July 24, 2013 at 2:00 PM ET
Researchers looking for a test to predict whether someone has a potentially deadly condition called sepsis have made a surprise finding – they can predict who will die from it.
Their test accurately picked out who would develop severe sepsis and die, versus those who had fairly innocuous infections and lived.
They hope they can develop it into a tool that will help doctors decide who needs immediate hospitalization and intensive treatment, versus those who can tough it out. Eventually, they hope they may be able to predict who might be susceptible to infections of all kinds.
“The test is looking for a signature that will guide a physician – is this patient going to have a catastrophic illness or is he going to have a mild infection?” said Dr. Stephen Kingsmore, president and chief executive of the National Center for Genome Resources in Santa Fe, N.M., who led the team.
Sepsis is the 10th leading cause of death in the United States. It’s still a mystery to doctors. At first defined as a blood infection, it’s now more widely understood as a devastating reponse to infections and injuries of many different kinds. Patients can go from being perfectly well to being on the verge of death. They can lose limbs, and die within hours.

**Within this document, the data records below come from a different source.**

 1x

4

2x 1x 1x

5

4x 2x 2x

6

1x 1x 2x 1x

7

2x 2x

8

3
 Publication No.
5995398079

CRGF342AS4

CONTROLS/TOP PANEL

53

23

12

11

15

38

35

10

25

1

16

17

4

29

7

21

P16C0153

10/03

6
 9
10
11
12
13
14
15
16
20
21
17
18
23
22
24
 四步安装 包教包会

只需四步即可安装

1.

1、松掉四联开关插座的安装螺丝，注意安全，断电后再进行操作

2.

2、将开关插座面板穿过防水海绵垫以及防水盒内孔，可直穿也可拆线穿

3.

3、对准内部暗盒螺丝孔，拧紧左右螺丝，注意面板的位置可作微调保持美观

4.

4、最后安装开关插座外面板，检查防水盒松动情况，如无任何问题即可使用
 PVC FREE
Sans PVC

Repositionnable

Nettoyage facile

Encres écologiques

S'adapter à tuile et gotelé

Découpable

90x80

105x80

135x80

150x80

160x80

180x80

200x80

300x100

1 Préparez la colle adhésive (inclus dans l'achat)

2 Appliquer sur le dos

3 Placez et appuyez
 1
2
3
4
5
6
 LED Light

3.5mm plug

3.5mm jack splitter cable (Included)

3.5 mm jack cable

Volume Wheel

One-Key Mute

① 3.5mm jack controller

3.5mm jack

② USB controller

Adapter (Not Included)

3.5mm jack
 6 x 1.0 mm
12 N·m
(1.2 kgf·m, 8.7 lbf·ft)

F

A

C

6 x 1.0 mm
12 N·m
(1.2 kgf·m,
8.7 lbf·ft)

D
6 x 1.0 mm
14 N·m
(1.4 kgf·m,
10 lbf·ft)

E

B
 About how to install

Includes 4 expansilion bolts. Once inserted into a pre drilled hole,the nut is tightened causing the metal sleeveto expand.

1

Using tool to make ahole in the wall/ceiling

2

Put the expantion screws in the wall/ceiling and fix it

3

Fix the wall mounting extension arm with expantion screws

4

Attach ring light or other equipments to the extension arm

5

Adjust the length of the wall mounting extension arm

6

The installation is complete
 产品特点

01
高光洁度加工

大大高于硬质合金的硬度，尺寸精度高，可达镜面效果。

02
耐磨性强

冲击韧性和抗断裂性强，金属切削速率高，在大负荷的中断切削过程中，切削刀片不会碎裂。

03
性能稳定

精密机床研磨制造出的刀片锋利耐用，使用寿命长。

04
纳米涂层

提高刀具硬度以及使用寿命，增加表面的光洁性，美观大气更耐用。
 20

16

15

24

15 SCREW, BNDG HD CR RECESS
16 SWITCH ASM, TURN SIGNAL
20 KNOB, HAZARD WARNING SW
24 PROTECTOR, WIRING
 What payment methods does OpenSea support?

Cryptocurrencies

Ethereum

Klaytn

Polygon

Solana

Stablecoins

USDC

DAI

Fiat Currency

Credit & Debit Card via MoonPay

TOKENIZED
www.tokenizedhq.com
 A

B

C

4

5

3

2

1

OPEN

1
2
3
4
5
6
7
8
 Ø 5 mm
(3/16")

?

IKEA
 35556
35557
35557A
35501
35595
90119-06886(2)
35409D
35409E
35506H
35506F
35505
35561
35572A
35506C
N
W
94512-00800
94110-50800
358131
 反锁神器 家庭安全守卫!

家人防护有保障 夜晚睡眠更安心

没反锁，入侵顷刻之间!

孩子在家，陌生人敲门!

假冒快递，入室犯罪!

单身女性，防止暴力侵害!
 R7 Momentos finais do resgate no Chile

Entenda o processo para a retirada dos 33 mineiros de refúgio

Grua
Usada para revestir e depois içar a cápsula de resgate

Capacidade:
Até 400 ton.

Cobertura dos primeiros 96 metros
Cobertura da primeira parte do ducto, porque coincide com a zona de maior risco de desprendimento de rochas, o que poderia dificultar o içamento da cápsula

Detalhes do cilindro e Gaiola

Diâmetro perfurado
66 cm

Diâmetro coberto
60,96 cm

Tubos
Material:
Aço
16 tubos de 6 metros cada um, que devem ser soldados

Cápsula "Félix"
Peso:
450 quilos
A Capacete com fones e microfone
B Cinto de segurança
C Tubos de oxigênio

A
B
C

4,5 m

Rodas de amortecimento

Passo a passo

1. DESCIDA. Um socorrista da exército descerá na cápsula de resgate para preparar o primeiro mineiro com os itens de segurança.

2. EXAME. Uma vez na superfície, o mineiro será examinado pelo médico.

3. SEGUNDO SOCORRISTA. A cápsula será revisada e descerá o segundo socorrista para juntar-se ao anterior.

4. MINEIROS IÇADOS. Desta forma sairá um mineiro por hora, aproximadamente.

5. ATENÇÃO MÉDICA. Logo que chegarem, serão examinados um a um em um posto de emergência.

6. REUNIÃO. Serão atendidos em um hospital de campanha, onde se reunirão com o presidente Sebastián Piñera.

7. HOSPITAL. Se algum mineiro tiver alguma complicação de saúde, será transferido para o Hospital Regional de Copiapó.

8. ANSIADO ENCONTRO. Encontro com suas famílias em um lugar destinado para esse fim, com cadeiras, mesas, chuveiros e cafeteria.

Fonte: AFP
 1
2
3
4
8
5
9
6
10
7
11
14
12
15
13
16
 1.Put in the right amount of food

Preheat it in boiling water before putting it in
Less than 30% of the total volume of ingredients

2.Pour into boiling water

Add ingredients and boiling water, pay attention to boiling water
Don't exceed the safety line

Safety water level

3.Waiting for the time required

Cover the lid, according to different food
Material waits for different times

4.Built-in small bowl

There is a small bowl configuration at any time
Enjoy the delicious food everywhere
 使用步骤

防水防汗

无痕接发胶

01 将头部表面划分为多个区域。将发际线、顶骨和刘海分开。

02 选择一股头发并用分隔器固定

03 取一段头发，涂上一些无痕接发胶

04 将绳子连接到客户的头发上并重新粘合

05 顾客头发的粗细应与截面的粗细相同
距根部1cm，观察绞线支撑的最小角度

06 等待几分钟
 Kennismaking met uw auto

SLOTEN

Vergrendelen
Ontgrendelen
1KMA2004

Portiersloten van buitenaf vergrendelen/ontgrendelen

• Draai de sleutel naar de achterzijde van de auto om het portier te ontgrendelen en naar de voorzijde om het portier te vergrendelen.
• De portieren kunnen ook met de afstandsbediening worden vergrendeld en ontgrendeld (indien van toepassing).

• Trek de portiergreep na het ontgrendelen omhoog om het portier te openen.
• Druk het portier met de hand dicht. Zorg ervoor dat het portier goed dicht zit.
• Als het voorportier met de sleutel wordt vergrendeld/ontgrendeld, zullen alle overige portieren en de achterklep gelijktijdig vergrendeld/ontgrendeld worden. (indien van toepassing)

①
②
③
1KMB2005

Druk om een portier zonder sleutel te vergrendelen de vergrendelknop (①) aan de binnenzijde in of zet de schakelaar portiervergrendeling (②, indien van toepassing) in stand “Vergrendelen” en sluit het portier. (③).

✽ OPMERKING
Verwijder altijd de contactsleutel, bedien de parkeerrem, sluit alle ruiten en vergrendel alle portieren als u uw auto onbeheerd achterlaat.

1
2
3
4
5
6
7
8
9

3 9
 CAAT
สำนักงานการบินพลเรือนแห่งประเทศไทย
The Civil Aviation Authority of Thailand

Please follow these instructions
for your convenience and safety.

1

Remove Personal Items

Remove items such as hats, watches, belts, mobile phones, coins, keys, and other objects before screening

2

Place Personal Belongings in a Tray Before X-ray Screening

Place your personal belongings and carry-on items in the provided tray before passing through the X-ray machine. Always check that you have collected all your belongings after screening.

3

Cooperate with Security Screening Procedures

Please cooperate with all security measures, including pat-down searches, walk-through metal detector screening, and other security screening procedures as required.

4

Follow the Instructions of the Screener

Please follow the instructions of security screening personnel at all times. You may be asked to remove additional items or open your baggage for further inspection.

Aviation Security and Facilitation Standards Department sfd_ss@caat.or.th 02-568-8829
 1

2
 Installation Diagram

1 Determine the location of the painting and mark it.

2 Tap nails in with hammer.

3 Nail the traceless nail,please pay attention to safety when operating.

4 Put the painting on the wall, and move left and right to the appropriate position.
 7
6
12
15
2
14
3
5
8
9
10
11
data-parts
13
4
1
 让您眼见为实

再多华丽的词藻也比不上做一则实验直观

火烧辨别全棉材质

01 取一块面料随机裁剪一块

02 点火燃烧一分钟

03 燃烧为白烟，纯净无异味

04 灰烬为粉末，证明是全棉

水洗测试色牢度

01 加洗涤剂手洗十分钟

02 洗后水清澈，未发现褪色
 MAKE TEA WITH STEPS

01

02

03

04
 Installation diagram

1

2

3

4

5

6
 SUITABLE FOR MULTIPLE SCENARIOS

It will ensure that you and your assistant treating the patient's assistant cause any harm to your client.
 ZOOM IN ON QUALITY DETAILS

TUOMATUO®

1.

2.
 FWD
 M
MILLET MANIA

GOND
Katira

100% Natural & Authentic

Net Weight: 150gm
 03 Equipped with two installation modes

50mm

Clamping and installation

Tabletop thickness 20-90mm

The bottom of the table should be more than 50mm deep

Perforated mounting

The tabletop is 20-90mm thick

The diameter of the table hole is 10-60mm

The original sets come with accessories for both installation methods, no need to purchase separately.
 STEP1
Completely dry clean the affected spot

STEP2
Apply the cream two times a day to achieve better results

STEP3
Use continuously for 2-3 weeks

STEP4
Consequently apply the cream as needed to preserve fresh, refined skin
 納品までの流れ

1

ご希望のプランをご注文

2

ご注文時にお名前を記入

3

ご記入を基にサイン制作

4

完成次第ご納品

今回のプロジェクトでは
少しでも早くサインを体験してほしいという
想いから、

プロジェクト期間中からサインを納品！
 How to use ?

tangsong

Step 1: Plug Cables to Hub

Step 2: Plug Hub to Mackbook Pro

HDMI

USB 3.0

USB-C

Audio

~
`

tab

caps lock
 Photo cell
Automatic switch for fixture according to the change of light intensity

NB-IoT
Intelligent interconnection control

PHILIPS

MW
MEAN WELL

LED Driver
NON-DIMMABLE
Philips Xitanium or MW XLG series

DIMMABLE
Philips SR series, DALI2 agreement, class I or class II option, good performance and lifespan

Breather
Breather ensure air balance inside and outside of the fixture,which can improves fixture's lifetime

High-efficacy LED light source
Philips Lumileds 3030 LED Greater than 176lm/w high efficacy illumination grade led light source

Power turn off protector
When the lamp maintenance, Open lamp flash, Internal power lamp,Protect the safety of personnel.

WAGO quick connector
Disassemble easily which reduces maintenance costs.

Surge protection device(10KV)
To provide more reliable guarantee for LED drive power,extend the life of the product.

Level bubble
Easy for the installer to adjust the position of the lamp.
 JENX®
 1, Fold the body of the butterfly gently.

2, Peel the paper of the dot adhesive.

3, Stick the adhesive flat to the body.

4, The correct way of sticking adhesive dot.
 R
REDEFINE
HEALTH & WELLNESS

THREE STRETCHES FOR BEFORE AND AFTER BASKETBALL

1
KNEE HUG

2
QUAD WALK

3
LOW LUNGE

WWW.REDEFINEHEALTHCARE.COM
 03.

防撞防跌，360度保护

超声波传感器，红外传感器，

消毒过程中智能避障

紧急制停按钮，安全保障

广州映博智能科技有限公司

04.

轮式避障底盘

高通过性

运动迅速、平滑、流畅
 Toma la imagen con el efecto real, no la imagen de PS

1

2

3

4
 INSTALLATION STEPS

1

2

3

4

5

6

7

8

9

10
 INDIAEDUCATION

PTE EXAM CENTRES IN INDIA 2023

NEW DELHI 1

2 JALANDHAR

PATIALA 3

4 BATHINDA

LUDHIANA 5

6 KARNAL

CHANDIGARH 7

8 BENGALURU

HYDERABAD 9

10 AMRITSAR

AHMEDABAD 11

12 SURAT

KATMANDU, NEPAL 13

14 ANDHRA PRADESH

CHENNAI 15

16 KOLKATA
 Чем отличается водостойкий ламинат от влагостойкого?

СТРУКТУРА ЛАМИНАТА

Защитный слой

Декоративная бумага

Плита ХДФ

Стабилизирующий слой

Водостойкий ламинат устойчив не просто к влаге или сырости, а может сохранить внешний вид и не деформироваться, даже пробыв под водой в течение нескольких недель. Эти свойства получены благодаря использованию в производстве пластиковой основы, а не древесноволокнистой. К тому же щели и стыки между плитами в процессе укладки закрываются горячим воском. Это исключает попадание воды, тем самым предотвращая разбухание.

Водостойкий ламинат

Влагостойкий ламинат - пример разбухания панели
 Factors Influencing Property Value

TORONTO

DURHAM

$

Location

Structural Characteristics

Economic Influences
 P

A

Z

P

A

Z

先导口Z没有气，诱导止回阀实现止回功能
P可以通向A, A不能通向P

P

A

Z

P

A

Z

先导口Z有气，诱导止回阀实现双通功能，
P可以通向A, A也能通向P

The number of people treated in the hospital for sepsis in the U.S. has more than doubled in recent years, to about 1.6 million a year, according to a 2011 report from the Agency for Healthcare Research and Quality. There’s not a good test for sepsis, so it’s not clear how many people who develop sepsis die of it.
Kingsmore’s team started looking for that answer. They took a unique approach, running a test for just about every protein and metabolite in human blood. That’s tens of thousands of compounds, in a study akin to mapping the entire human genome, says Kingsmore.
“You measure everything and you see what falls out. That is what is kind of cool about this study,” Kingsmore said in a telephone interview.
They tested 1,152 people who developed sepsis from 2005 to 2009 at Henry Ford Hospital in Detroit, and Duke University Hospital and Durham Veterans Affairs Medical Center in North Carolina. The patients had their blood sampled when they first came in to be treated, and then later on, also.
“What we found in this study was really surprising to us,” Kingsmore told NBC News. “The study was designed to identify a signature that would just tell us if it was sepsis or not because it so difficult for a doctor to identify sepsis. Much to our surprise, as we got into the study and identified the results, we found that we have these really big differences between these patients.”
The patients who developed severe sepsis or died had different levels of many different blood chemicals, the team reports in the journal Science Translational Medicine.
“There were hundreds or differences,” Kingsmore said. Surprisingly, it didn’t matter which bacteria was causing the infection – the signature was similar. There was a clear pattern, and it involved how cells use energy.
“They are measures of the body’s ability to metabolize, to generate energy,” Kingsmore said. “One group had a robust body response to serious infection. They generate a lot of energy and they have a fever. In ways we don’t understand, that contributes to their survival.”
But many of the patients did not do well. Their blood tests, taken when they first showed up at the hospital, showed there were already differences. “In people with bad outcomes, they don’t have that response," Kingsmore said. "They have a kind of partial response. They mobilize fatty acids, but their cells are not able to harvest that energy.”
Much more testing is required to find out just what is happening in these patients, noted Kingsmore, who also heads the pediatric genomic medicine program at Children’s Mercy Hospital in Kansas City.
But he believes it has great potential. “This signature is going to be good for a broad spectrum of infectious diseases. That would include the flu and other severe viral infections as well as the common bacterial infections and even infections with fungi,” he said.
It may even be a signal for patients who will die of trauma, perhaps after a car accident, he said.
The team tested their findings over and over again to be sure, said Kingsmore. The work lasted eight years.
“We talk about survival of the fittest and here have defined the fittest in a new way, a really surprising way,” he said. “The people don’t have the type of robust response that you need to survive an infection. The hope is we can reverse that if we identify the patients early,” he added.
“The goal is not to tell a patient you are going to die.”
That’s a new challenge, because there are not any good drugs for sepsis. There’s a device that identifies the most likely bacteria to cause sepsis, but no highly effective drugs. Patients get intravenous antibiotics and fluids, as well as careful monitoring, but can still die.